L'Europe kidnappée sort du ghetto

Une image encore impensable à la veille du 9 novembre 1989: des gardes-frontières est-allemands font tomber un pan du Mur derrière lequel ils avaient si longtemps maintenu leur propre population prisonnière. AFP
Une image encore impensable à la veille du 9 novembre 1989: des gardes-frontières est-allemands font tomber un pan du Mur derrière lequel ils avaient si longtemps maintenu leur propre population prisonnière. AFP - AFP

Quelques jours après la chute du mur de Berlin, Pol Mathil - Leopold Unger, son vrai nom- , collaborateur au Soir, spécialiste de l’Europe centrale et orientale et, jusqu’en 1990, du bloc soviétique analyse sans concession la chute du Mur de Berlin.
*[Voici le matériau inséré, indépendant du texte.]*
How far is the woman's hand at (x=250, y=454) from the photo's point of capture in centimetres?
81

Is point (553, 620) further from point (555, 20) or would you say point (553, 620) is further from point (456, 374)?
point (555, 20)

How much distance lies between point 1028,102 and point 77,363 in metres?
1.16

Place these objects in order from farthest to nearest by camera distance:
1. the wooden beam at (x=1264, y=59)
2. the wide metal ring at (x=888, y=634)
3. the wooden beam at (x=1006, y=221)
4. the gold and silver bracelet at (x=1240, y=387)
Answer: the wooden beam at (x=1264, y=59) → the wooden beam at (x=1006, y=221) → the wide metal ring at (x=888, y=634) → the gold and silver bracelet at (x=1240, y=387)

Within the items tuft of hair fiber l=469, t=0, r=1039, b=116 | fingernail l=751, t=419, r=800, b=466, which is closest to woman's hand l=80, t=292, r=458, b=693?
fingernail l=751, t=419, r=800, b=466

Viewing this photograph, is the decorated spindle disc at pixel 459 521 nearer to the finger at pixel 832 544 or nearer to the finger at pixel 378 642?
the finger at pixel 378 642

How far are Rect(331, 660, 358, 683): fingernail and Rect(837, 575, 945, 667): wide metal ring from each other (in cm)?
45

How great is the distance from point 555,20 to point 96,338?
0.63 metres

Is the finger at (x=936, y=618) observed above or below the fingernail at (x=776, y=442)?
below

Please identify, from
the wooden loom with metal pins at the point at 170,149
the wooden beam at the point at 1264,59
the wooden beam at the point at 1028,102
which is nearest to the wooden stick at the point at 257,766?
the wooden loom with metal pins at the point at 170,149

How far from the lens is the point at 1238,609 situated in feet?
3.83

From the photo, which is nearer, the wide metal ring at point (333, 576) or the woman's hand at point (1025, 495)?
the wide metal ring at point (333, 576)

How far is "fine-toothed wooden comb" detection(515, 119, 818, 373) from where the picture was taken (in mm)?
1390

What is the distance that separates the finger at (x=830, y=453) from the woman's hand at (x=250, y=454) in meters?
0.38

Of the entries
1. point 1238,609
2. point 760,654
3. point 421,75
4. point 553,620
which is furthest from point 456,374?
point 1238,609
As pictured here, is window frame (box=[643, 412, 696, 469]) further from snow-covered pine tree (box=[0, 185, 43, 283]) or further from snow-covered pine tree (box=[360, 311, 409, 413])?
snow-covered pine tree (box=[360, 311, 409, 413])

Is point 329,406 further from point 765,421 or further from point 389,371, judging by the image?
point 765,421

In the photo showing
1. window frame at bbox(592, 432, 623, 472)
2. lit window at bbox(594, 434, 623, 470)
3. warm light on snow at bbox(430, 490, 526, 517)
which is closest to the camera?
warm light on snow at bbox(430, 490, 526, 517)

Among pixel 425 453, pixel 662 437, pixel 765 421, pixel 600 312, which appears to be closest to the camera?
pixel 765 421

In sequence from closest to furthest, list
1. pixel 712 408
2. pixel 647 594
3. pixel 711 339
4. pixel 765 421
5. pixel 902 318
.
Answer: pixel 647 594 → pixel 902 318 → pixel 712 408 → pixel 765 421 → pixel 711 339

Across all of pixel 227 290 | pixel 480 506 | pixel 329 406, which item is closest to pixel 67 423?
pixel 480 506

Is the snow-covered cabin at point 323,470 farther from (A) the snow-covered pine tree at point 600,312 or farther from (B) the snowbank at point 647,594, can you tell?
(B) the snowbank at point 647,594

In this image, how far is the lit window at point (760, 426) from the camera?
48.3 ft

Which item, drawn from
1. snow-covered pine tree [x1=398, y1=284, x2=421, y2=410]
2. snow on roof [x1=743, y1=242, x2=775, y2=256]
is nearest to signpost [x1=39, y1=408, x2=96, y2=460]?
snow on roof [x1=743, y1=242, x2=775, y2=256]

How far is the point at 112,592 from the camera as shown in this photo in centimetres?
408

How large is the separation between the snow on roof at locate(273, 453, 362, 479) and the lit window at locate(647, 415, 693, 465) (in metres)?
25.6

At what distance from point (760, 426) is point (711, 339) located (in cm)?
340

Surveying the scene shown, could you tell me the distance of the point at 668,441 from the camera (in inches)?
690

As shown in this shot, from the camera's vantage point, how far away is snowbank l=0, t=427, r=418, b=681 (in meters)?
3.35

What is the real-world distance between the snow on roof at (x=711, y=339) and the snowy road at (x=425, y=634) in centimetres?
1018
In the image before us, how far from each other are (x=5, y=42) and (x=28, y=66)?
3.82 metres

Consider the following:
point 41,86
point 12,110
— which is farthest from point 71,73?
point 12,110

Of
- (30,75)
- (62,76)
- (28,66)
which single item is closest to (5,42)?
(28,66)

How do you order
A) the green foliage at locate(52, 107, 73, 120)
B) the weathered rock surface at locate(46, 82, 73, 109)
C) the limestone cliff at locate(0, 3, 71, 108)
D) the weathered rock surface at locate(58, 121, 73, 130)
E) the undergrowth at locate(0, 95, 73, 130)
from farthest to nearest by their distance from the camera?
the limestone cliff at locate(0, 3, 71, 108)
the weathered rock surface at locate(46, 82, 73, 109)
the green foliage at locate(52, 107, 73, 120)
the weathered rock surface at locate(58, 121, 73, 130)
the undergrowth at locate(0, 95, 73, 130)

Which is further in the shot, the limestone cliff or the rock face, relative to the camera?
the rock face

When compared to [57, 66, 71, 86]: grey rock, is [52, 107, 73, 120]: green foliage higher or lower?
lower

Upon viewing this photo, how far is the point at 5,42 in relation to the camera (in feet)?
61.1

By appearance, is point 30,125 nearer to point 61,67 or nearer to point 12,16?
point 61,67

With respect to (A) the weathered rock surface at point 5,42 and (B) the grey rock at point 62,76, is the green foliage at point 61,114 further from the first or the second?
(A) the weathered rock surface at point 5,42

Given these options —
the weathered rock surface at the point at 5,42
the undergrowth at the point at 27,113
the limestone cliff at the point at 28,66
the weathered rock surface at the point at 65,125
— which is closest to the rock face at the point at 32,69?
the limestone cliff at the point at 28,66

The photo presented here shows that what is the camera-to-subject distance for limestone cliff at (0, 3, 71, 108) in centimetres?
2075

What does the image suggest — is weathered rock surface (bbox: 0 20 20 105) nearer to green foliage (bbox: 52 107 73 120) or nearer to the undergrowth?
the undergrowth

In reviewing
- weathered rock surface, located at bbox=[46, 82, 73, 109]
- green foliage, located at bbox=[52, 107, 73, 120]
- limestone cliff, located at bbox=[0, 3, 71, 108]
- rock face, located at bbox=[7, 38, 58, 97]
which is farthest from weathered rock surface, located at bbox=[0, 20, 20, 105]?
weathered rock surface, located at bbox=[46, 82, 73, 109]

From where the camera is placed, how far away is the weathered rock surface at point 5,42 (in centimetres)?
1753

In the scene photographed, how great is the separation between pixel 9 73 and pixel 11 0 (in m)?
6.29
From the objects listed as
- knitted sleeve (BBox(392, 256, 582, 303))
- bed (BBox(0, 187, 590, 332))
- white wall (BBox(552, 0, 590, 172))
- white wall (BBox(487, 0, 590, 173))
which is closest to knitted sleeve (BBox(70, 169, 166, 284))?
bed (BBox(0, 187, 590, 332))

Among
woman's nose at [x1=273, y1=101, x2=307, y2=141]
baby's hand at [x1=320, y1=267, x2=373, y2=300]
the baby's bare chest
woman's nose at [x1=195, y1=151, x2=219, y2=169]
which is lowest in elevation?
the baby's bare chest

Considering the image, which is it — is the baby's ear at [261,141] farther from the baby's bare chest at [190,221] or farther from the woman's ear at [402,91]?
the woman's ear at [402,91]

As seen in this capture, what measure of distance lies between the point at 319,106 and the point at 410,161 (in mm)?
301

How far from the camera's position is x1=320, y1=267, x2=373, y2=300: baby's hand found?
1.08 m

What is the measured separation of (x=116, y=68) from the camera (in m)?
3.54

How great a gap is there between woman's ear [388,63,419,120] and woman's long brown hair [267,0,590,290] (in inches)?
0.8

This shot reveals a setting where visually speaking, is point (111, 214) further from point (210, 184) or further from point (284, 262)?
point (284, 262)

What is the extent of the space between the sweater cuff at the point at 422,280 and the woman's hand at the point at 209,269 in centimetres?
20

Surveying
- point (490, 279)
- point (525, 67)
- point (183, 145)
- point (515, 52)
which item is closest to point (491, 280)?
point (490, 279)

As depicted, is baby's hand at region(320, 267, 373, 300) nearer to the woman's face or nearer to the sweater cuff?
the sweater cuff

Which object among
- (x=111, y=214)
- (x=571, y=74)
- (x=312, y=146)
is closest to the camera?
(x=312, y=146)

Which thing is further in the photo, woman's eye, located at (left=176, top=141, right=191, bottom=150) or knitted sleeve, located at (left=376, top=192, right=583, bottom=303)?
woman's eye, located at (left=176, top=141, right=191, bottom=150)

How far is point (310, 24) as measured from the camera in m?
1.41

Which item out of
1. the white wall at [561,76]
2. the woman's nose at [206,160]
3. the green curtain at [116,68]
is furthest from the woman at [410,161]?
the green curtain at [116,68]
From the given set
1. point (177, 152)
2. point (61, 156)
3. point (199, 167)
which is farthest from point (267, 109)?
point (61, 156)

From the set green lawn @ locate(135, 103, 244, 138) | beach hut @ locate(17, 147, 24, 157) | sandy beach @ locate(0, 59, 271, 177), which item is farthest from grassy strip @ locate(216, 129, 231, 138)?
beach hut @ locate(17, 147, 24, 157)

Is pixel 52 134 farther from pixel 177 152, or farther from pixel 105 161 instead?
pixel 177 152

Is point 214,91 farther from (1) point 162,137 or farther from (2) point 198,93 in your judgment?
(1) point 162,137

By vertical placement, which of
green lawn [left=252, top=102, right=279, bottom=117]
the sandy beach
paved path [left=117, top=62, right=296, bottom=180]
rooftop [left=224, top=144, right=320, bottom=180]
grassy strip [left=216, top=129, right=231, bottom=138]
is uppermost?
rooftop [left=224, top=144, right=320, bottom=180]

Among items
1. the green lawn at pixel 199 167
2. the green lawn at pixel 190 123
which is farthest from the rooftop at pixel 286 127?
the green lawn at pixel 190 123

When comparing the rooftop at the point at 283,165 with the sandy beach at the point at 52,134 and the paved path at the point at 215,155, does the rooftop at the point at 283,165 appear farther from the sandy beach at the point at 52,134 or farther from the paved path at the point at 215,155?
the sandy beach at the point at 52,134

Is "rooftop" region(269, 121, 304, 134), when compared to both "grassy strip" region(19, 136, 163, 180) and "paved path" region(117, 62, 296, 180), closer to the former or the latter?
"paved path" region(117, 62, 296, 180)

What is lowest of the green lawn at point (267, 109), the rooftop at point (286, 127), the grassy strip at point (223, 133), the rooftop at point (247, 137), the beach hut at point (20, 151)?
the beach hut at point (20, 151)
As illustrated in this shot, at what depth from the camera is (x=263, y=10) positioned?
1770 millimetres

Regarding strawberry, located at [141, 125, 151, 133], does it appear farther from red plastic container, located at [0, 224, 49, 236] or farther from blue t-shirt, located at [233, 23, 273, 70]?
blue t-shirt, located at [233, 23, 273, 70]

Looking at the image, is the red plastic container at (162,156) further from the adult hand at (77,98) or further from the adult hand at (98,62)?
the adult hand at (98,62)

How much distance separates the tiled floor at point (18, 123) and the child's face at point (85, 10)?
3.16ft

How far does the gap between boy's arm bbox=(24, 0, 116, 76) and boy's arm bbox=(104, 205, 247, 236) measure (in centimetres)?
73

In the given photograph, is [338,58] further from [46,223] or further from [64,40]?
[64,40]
Article paru dans Le Soir du 13 novembre 1989

La RDA a donc, enfin, fait le mur aussi. Le plus affreux symbole de la guerre froide en Europe reste (provisoirement) en place, mais désormais comme une attraction (!? ) touristique seulement. Les pendules de l'horloge du monde doivent être remises à l'heure de 1961, quand, à la stupéfaction et... à l'immobilisme général, l'Europe a été, en vingt-quatre heures, coupée en deux, quand sa partie centrale et orientale a été, comme dira Kundera, kidnappée.